As so many things in Gaelic orthography which seem to be random, this isn't either. What the spelling is trying to reflect here with some of the most commonly used verbs is a phenomenon of spoken Gaelic - the distinction between what we have chosen to call 'neutral' and 'stressed forms'.

Neutral means that the verb is used without putting particular stress on it, for example because something else is stressed in the sentence or because it is just a simple statement or question you are making. Stressed means that for whatever reason, for example in answering a question or when stressing the verbal elelemt of the sentence, you are putting emphasis on the answer.

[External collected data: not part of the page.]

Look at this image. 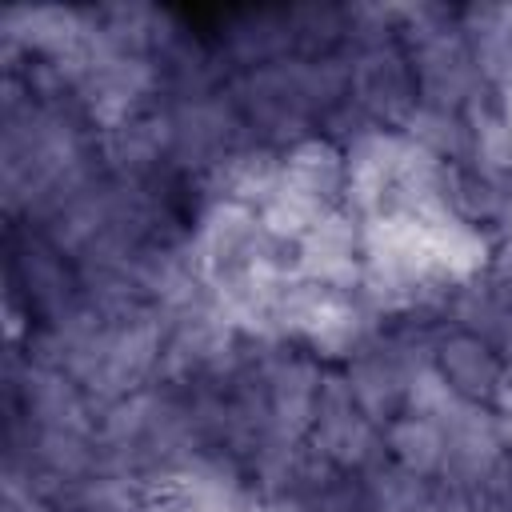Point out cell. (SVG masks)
<instances>
[{"mask_svg":"<svg viewBox=\"0 0 512 512\" xmlns=\"http://www.w3.org/2000/svg\"><path fill=\"white\" fill-rule=\"evenodd\" d=\"M292 272H296V280H308V284H320L332 292H360L364 224L348 208H328L292 244Z\"/></svg>","mask_w":512,"mask_h":512,"instance_id":"obj_4","label":"cell"},{"mask_svg":"<svg viewBox=\"0 0 512 512\" xmlns=\"http://www.w3.org/2000/svg\"><path fill=\"white\" fill-rule=\"evenodd\" d=\"M8 300L40 320V328L60 324L84 304L76 260L28 220H8Z\"/></svg>","mask_w":512,"mask_h":512,"instance_id":"obj_1","label":"cell"},{"mask_svg":"<svg viewBox=\"0 0 512 512\" xmlns=\"http://www.w3.org/2000/svg\"><path fill=\"white\" fill-rule=\"evenodd\" d=\"M344 56H348V76H352V104L364 112L372 128L400 132L420 104L416 72L400 40V24L380 36L348 44Z\"/></svg>","mask_w":512,"mask_h":512,"instance_id":"obj_2","label":"cell"},{"mask_svg":"<svg viewBox=\"0 0 512 512\" xmlns=\"http://www.w3.org/2000/svg\"><path fill=\"white\" fill-rule=\"evenodd\" d=\"M500 96V112H504V120H508V128H512V88L508 92H496Z\"/></svg>","mask_w":512,"mask_h":512,"instance_id":"obj_10","label":"cell"},{"mask_svg":"<svg viewBox=\"0 0 512 512\" xmlns=\"http://www.w3.org/2000/svg\"><path fill=\"white\" fill-rule=\"evenodd\" d=\"M284 164V180L292 188H300L304 196H312L324 208H344V180H348V164H344V148L328 136H308L300 144H292L288 152H280Z\"/></svg>","mask_w":512,"mask_h":512,"instance_id":"obj_6","label":"cell"},{"mask_svg":"<svg viewBox=\"0 0 512 512\" xmlns=\"http://www.w3.org/2000/svg\"><path fill=\"white\" fill-rule=\"evenodd\" d=\"M308 444L316 456H324L336 472H348V476H368L372 468H380L388 460L384 456V424H376L360 412L344 368L324 372Z\"/></svg>","mask_w":512,"mask_h":512,"instance_id":"obj_3","label":"cell"},{"mask_svg":"<svg viewBox=\"0 0 512 512\" xmlns=\"http://www.w3.org/2000/svg\"><path fill=\"white\" fill-rule=\"evenodd\" d=\"M400 132L412 144H420L428 156H436L440 164H464L468 160V120L460 112L416 104V112L408 116V124Z\"/></svg>","mask_w":512,"mask_h":512,"instance_id":"obj_9","label":"cell"},{"mask_svg":"<svg viewBox=\"0 0 512 512\" xmlns=\"http://www.w3.org/2000/svg\"><path fill=\"white\" fill-rule=\"evenodd\" d=\"M384 456H388V464H396L412 476L440 480L444 464H448V432H444V424L404 408L400 416H392L384 424Z\"/></svg>","mask_w":512,"mask_h":512,"instance_id":"obj_7","label":"cell"},{"mask_svg":"<svg viewBox=\"0 0 512 512\" xmlns=\"http://www.w3.org/2000/svg\"><path fill=\"white\" fill-rule=\"evenodd\" d=\"M432 368L460 400H468L476 408H492L500 388L508 384V364L500 360V352L484 336L452 328V324H440V332H436Z\"/></svg>","mask_w":512,"mask_h":512,"instance_id":"obj_5","label":"cell"},{"mask_svg":"<svg viewBox=\"0 0 512 512\" xmlns=\"http://www.w3.org/2000/svg\"><path fill=\"white\" fill-rule=\"evenodd\" d=\"M460 28L472 40L484 84L492 92H508L512 88V4L460 8Z\"/></svg>","mask_w":512,"mask_h":512,"instance_id":"obj_8","label":"cell"}]
</instances>
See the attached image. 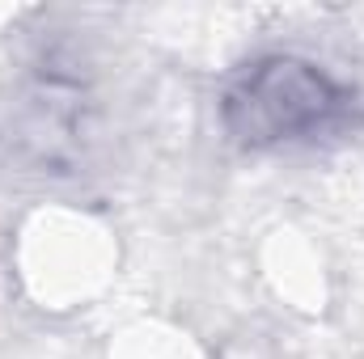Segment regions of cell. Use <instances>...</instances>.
<instances>
[{"mask_svg":"<svg viewBox=\"0 0 364 359\" xmlns=\"http://www.w3.org/2000/svg\"><path fill=\"white\" fill-rule=\"evenodd\" d=\"M343 89L305 60H263L225 93V123L246 144H279L326 131L343 114Z\"/></svg>","mask_w":364,"mask_h":359,"instance_id":"6da1fadb","label":"cell"}]
</instances>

This is very common in languages - they differ in how exactly they do it though. Gaelic does two things - it lengthens the vowel of the stressed verbs and splits the single syllabe into two. Huh? Well, let's look at an example:


1. Thuirt mi ris dol ann 2. An dubhairt? 3. Thubhairt! I told him to go there. Did you? I did!

The first thuirt has quite a short vowel and has just one syllable. The other two on the other hand are "drawn out" somewhat and now there are two syllables. It's as similar difference as in English "Yes" and "Ye-es!" in terms of syllables - although it's still the same vowel, it's longer and there is kind of a break in between.

In general there is a tendency to lengthen the vowels slightly in stressed verbs, e.g. in:


1. Mhol mi an latha dhà 2. An do mhol? 3. Mol! I greeted him. Did you? Yes!

In the last Mol! the vowel gets ever so slightly lengthened if you do a measurement of the vowels - by no means enough to make it sound like mòl, but just a bit.

So it actually makes sense to have thubhairt AND thuirt when you are writing Gaelic - but however you write it, the important thing is to remember to pronounce them properly when speaking.